Saturday, April 30, 2005

Scratching My Head

Runs with Scissors commented on our posting of April 28 about Dubya kssing various parts of Saudi Crown Prince Abdullah's anatomy and converting military bases to oil refineries with the following:

And your solution would be?

Conservation comes to mind. No one really wants to conserve energy, we have too many uses for it. Leadership, as Harry Truman once said, is the ability to get people to do something they don't want to do, and have them think it was their idea. That's what's needed now, not a bunch of feel-good ideas about how we can fix problems that involve finite resources without giving up anything.

Sometimes I think people have to have these things read to them so they can dictate a response.

2 comments:

Marty said...

I would add, in addition to conservation, alternate energy research and development.

Sometimes I wonder if the Government were to throw 100 billion dollars at alternate energy research, in stead of the next war, how much could we do.

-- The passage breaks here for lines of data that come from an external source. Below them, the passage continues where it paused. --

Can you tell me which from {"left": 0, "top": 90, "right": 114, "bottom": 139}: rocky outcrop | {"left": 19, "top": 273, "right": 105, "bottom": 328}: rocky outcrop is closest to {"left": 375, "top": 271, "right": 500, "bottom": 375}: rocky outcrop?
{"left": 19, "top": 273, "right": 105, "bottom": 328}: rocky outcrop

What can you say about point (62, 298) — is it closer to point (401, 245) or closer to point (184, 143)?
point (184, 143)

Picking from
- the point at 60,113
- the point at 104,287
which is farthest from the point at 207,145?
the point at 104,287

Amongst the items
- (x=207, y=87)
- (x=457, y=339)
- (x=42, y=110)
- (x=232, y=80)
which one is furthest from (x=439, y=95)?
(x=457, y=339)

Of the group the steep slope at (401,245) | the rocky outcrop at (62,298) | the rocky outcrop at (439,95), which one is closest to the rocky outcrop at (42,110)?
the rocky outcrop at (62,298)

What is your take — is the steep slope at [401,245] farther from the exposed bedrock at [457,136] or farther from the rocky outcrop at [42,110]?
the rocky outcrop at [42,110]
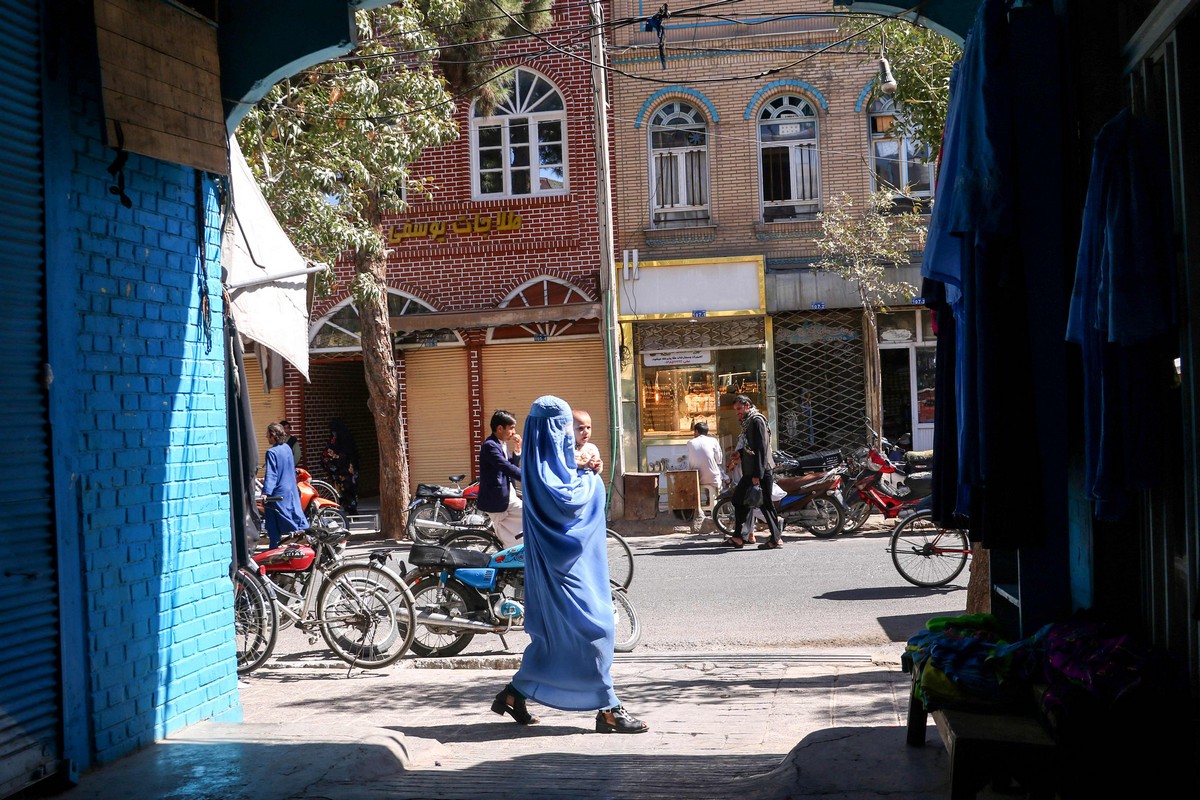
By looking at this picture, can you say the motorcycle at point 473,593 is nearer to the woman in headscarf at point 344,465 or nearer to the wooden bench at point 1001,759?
the wooden bench at point 1001,759

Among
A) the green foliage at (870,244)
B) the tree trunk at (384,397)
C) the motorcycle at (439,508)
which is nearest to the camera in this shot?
the motorcycle at (439,508)

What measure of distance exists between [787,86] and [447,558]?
13411mm

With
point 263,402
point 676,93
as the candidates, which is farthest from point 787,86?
point 263,402

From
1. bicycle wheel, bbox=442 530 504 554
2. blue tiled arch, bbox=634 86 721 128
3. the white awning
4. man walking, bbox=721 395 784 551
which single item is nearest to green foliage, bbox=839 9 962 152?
man walking, bbox=721 395 784 551

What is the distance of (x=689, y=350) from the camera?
66.2ft

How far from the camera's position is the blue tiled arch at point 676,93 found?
65.5 feet

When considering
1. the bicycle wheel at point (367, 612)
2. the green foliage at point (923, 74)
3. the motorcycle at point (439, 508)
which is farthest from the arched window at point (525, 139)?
the bicycle wheel at point (367, 612)

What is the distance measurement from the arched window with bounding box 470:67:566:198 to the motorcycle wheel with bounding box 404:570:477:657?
1253 cm

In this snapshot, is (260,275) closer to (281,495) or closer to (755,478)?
(281,495)

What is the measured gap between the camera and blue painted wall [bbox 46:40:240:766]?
5398mm

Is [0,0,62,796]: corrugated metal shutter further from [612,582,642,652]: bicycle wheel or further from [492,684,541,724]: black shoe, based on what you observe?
[612,582,642,652]: bicycle wheel

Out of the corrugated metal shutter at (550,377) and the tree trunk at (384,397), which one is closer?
the tree trunk at (384,397)

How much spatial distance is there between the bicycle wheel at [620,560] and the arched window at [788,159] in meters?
9.52

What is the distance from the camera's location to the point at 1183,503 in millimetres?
3893
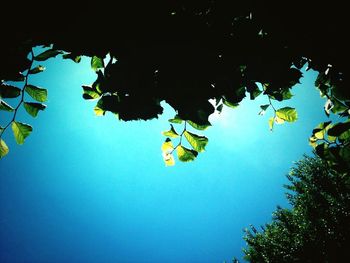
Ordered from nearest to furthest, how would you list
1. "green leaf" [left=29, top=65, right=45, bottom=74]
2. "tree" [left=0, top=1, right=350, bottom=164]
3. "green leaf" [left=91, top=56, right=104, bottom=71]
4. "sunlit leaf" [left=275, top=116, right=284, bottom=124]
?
"tree" [left=0, top=1, right=350, bottom=164] < "green leaf" [left=29, top=65, right=45, bottom=74] < "green leaf" [left=91, top=56, right=104, bottom=71] < "sunlit leaf" [left=275, top=116, right=284, bottom=124]

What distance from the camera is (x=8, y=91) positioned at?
5.37ft

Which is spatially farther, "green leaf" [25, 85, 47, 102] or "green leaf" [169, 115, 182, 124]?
"green leaf" [169, 115, 182, 124]

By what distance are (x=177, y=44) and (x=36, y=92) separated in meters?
1.16

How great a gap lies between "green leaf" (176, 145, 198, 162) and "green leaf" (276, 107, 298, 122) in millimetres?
903

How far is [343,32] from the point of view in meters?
1.38

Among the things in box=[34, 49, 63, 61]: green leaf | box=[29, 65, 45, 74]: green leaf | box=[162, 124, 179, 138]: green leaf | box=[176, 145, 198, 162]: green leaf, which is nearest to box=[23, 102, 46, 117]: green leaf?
box=[29, 65, 45, 74]: green leaf

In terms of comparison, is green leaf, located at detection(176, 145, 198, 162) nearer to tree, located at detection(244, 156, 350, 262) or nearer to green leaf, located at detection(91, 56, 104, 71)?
green leaf, located at detection(91, 56, 104, 71)

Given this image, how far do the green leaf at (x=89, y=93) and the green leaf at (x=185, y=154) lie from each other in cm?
80

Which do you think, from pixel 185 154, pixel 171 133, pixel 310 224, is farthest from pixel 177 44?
pixel 310 224

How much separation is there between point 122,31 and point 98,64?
66 centimetres

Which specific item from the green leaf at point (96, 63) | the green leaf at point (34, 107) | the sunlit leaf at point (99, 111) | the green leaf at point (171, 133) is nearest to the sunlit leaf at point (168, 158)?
the green leaf at point (171, 133)

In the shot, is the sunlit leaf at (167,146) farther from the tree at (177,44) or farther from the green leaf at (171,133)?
the tree at (177,44)

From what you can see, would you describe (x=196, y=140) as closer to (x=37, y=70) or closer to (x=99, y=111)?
(x=99, y=111)

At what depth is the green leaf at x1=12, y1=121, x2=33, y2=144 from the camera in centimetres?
168
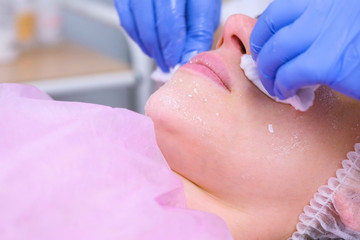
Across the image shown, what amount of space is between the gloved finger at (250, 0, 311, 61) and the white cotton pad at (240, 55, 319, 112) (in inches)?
3.2

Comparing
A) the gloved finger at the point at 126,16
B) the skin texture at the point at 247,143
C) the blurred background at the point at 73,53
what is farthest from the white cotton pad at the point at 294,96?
the blurred background at the point at 73,53

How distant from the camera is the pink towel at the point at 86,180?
0.79 metres

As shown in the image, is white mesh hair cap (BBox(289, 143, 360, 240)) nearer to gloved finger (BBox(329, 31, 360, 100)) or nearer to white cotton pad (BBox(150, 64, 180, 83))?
gloved finger (BBox(329, 31, 360, 100))

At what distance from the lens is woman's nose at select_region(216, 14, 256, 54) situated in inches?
41.6

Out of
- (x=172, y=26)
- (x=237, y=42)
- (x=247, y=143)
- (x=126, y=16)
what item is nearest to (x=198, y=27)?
(x=172, y=26)

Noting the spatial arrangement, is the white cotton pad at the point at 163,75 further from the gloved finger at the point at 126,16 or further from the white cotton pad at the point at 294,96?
the white cotton pad at the point at 294,96

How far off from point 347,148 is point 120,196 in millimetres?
483

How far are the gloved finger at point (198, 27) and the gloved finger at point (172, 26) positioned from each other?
2 cm

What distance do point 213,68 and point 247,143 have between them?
6.6 inches

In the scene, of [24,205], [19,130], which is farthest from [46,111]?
[24,205]

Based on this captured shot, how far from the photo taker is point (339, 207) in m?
1.01

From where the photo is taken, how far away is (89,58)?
2527mm

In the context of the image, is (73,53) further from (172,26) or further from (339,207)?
(339,207)

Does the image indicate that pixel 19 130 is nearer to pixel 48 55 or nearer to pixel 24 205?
pixel 24 205
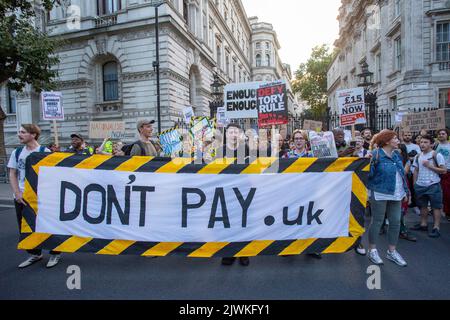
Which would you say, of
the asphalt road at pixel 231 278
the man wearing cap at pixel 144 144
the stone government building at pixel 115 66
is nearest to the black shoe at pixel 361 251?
the asphalt road at pixel 231 278

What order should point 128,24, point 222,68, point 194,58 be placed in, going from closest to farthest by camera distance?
point 128,24
point 194,58
point 222,68

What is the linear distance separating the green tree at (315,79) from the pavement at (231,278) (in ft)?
205

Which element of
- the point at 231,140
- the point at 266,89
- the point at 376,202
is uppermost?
the point at 266,89

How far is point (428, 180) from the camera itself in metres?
5.56

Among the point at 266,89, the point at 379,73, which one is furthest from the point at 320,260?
the point at 379,73

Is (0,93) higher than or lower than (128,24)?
lower

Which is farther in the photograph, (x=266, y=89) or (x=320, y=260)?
(x=266, y=89)

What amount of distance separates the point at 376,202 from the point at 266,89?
3.33 metres

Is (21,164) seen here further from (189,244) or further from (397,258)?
(397,258)

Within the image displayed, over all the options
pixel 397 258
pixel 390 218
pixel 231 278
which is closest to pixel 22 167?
pixel 231 278

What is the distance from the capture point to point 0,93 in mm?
25250

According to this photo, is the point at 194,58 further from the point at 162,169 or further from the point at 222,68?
the point at 162,169

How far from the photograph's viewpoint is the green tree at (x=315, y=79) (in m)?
63.4

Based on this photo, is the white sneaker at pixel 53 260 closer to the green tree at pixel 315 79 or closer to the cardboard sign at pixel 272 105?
the cardboard sign at pixel 272 105
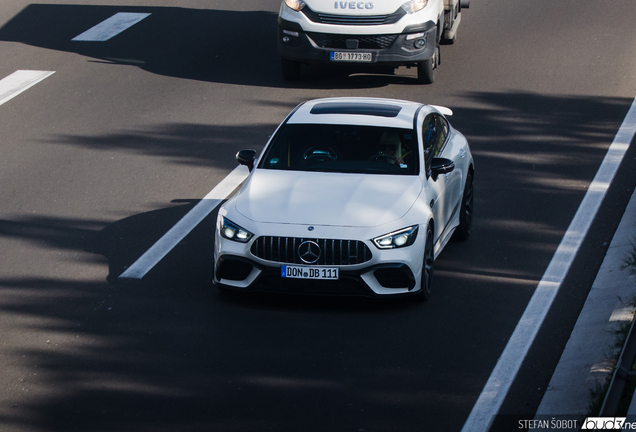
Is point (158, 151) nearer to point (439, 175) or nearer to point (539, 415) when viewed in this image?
point (439, 175)

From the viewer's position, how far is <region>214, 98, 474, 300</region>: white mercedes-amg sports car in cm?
775

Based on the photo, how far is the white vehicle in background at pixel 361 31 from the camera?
584 inches

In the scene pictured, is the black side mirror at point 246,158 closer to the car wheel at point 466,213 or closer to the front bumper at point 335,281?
the front bumper at point 335,281

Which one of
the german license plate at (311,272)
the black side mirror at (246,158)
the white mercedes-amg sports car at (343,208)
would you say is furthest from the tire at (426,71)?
the german license plate at (311,272)

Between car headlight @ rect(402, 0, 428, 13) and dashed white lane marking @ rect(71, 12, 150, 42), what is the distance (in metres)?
6.82

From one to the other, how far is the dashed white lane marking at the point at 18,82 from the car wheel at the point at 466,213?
331 inches

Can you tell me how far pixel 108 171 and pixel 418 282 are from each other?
214 inches

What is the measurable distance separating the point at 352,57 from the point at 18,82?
5770 mm

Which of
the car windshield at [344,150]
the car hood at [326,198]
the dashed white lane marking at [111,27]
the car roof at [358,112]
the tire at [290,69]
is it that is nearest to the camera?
the car hood at [326,198]

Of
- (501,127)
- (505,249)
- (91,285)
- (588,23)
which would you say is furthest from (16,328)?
(588,23)

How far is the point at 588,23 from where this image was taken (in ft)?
62.6

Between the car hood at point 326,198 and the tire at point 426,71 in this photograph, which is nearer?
the car hood at point 326,198

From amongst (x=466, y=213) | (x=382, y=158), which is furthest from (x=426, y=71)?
(x=382, y=158)

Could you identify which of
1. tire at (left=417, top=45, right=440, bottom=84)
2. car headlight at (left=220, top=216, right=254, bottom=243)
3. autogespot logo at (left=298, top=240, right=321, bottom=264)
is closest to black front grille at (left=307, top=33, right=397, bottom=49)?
tire at (left=417, top=45, right=440, bottom=84)
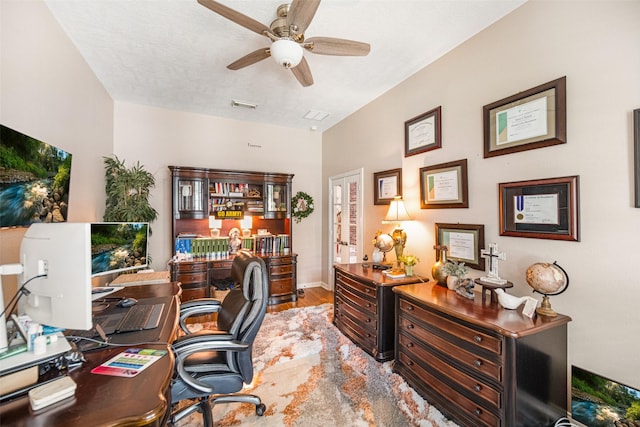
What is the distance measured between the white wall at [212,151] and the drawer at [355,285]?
1949 millimetres

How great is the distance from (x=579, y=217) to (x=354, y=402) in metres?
2.00

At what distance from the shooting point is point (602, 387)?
1536mm

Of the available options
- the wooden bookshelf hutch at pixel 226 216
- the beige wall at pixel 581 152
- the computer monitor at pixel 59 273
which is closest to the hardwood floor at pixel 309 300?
the wooden bookshelf hutch at pixel 226 216

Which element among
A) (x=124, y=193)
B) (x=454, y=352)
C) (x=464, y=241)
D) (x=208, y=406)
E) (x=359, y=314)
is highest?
(x=124, y=193)

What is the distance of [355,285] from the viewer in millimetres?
2783

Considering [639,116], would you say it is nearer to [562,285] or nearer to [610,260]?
[610,260]

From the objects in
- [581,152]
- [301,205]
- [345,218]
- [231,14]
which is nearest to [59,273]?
[231,14]

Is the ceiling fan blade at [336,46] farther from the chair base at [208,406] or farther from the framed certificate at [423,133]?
the chair base at [208,406]

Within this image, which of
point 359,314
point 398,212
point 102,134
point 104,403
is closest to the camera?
point 104,403

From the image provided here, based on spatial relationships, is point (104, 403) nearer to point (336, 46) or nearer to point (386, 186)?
point (336, 46)

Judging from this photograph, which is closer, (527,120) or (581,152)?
(581,152)

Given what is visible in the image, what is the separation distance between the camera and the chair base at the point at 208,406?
1.60m

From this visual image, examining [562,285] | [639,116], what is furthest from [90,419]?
[639,116]

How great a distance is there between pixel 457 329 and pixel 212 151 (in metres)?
4.12
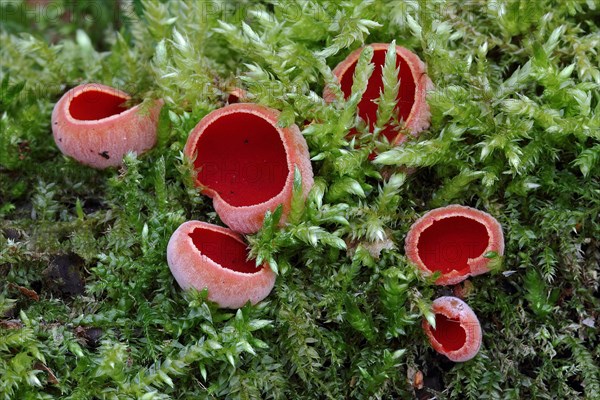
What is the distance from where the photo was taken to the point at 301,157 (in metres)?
2.10

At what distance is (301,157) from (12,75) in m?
1.55

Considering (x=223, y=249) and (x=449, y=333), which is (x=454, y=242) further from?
(x=223, y=249)

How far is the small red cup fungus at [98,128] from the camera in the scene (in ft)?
7.19

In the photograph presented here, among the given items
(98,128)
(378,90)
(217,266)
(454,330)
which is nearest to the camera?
(217,266)

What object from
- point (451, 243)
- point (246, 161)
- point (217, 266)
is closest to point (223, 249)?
point (217, 266)

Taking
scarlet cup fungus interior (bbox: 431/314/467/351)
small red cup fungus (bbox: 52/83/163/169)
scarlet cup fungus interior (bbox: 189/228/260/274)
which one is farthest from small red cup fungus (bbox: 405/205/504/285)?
small red cup fungus (bbox: 52/83/163/169)

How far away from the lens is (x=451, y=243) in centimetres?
216

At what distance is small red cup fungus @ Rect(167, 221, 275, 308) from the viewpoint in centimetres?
192

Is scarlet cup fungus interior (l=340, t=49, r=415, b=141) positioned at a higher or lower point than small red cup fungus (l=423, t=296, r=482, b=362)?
higher

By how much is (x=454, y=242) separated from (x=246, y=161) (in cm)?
81

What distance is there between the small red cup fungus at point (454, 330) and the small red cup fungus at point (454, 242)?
92 millimetres

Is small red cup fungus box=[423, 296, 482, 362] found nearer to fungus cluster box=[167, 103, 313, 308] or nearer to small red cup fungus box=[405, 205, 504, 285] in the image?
small red cup fungus box=[405, 205, 504, 285]

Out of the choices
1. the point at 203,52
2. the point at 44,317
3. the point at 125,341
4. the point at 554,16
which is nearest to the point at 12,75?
the point at 203,52

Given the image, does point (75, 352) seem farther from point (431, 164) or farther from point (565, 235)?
point (565, 235)
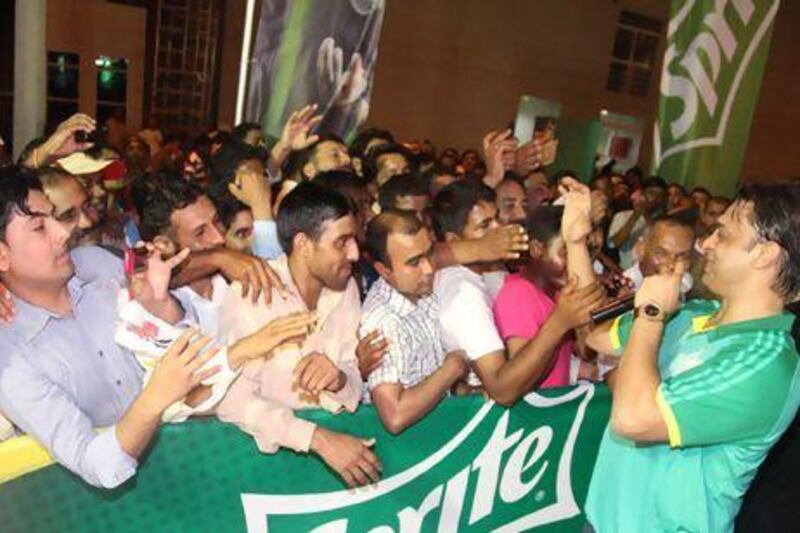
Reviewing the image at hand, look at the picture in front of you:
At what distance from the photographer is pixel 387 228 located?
303 centimetres

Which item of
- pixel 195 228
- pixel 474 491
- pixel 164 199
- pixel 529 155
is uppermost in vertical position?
pixel 529 155

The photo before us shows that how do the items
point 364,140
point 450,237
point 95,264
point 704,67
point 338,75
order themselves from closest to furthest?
point 95,264, point 450,237, point 338,75, point 364,140, point 704,67

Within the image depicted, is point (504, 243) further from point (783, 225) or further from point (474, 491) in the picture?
point (783, 225)

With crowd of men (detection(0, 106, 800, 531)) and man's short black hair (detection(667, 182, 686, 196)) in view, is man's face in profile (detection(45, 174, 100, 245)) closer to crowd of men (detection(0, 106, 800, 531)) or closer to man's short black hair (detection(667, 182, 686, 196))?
crowd of men (detection(0, 106, 800, 531))

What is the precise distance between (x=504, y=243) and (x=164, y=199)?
57.6 inches

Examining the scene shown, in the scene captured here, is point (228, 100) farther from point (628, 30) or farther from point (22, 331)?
point (22, 331)

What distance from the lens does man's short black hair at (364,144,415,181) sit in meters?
5.50

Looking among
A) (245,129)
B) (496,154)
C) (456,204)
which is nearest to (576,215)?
(456,204)

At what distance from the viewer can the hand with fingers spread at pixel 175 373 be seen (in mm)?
1944

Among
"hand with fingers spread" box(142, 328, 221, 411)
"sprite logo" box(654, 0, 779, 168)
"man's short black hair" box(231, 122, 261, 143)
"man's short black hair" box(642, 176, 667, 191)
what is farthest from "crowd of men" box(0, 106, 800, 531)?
"man's short black hair" box(642, 176, 667, 191)

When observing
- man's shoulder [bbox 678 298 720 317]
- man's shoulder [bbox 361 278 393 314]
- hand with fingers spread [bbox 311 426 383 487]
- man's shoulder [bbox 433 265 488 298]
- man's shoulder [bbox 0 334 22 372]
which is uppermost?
man's shoulder [bbox 678 298 720 317]

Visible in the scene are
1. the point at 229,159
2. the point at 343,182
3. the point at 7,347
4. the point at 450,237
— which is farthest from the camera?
the point at 229,159

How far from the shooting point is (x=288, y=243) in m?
3.02

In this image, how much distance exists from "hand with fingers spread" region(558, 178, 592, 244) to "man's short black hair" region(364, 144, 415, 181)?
258cm
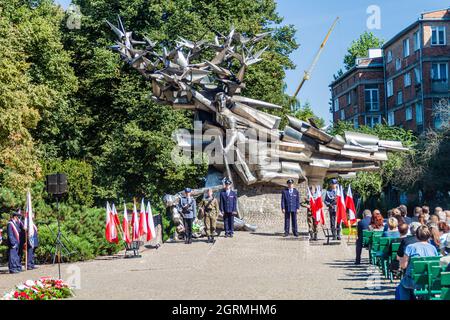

Runs with Scissors said...

Leadership and conservation: Some might consider that answer intellectually onanistic; however, let’s work with it.

Al Gore and John Kerry both suggested taxing fuel to raise the prices of gasoline to force consumers to conserve. Well then, you should be elated with the leadership of George W. Bush who has completed this politically unpopular task, not through taxation, but by letting market forces take their affect. But it is no fun to look at what is happening and agreeing with the effect; much as the Republicans did not with President Clinton. When he enacted reforms of Welfare, and several other issues proposed by Republicans, instead of saying, “good job, he agrees with us,” said “he’s just trying to look conservative.” It’s so much more fun to call people names and convince ourselves of our overlooked sagacity.

There is a theory popular with many economists that goes like this: When asked “when will we run out of fossil fuel?” “Ten years? Twenty years? Fifty years?” The answer is “never.” As petroleum becomes scarcer, the price will rise precipitously. Consumers, no longer willing to bear this burden, will demand products that use other sources of energy that do not require, or require very little, fossil fuel. If necessity is the mother of invention, cost is its drunken, abusive step-father. We have not yet reached the threshold of pain where the public demands these products.

I agree with you on one point; floating the idea of building refineries on closed military sites is an idea inchoate at best. Which closed facilities meet the economic requirements that make refining profitable? Which companies are going to make the capital investment to supply a dying resource?

Another point from the realm of epiphenomena. Suppose tomorrow a company announced it had devised a way to power engines using sea water? (Conspiracy theorist might claim this is already the case, the evil oil companies paying them off to keep it a secret. This would be like the Wright Brothers keeping their feats at Kittyhawk secret because they didn’t want to lose any bicycle sales.) What would happen to the economies of Saudi Arabia, Iraq, Iran, Syria, Egypt, Libya, Nigeria, Venezuela, Mexico, the UAE, Kuwait, Bahrain, and even the United States? If you think we have problems now in the Middle East and with Islam, just wait until millions more of them are unemployed as the local economies collapse. Remember Texas in the nineties?

In other missives you have mentioned your long commute. I am assuming this takes place on a bus or some other form of public transportation. Someone as socially conscious as you, I am sure, does not need the encouragement of a President they despise to take actions they know are just the right thing to do.

If this isn’t the case, then with regard to leadership and conservation, perhaps you should examine your own hypocrisy. If you are driving your own car to work every day, alone, then let me guess why. It takes too long to get there by public transportation. This makes the statement that your time is more valuable to you than conservation. Or that it costs too much to take public transportation. What price are you willing to pay for conservation as an element of your own social leadership? It is inconvenient to take public transportation. Isn’t that the case for most people?

You are right also when you say nobody really wants to conserve energy. You just happen to be one of those people. Within that context, your reply of leadership and conservations rings as “feel-good ideas about how we can fix problems that involve finite resources without giving up anything”.

Sometimes I think people have to have these things read to them so they can dictate a response.